Assignment:
Return all the lines below in which the string "event" appears.

[[ Material for the task open ]]

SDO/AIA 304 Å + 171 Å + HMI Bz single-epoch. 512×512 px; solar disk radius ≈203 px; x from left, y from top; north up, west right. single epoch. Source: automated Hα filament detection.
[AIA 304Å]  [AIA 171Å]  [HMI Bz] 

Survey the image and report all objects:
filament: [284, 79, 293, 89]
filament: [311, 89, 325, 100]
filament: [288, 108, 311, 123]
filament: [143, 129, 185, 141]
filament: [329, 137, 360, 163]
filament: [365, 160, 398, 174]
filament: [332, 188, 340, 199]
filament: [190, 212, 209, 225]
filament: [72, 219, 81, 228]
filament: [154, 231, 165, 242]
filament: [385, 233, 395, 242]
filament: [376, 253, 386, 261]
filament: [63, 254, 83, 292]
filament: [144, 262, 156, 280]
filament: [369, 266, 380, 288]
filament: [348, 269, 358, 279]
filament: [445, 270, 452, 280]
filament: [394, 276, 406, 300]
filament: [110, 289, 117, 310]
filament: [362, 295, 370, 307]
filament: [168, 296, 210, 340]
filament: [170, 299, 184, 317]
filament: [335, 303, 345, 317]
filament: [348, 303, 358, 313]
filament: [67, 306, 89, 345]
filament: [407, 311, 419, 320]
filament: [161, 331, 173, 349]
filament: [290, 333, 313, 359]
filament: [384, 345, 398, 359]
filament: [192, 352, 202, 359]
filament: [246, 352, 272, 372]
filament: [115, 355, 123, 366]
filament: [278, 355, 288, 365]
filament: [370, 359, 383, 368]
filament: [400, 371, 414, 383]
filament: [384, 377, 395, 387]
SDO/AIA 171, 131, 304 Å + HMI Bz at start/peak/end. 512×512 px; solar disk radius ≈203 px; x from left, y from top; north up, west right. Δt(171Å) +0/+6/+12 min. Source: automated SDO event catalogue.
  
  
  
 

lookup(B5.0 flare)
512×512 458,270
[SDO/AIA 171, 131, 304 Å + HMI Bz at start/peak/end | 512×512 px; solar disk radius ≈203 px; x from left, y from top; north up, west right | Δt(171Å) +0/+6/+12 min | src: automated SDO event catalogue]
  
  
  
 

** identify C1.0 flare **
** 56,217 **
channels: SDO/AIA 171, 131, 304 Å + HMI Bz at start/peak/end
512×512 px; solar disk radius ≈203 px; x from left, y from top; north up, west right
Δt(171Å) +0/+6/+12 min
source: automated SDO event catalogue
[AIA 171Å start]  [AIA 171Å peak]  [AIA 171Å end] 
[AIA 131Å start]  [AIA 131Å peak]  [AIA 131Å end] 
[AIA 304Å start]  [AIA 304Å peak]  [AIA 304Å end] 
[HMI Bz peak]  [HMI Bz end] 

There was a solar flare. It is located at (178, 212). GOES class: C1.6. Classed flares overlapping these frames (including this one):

[[ Material for the task closed ]]

Answer box:
SDO/AIA 171, 131, 304 Å + HMI Bz at start/peak/end. 512×512 px; solar disk radius ≈203 px; x from left, y from top; north up, west right. Δt(171Å) +0/+6/+12 min. Source: automated SDO event catalogue.
[SDO/AIA 171, 131, 304 Å + HMI Bz at start/peak/end | 512×512 px; solar disk radius ≈203 px; x from left, y from top; north up, west right | Δt(171Å) +0/+6/+12 min | src: automated SDO event catalogue]
source: automated SDO event catalogue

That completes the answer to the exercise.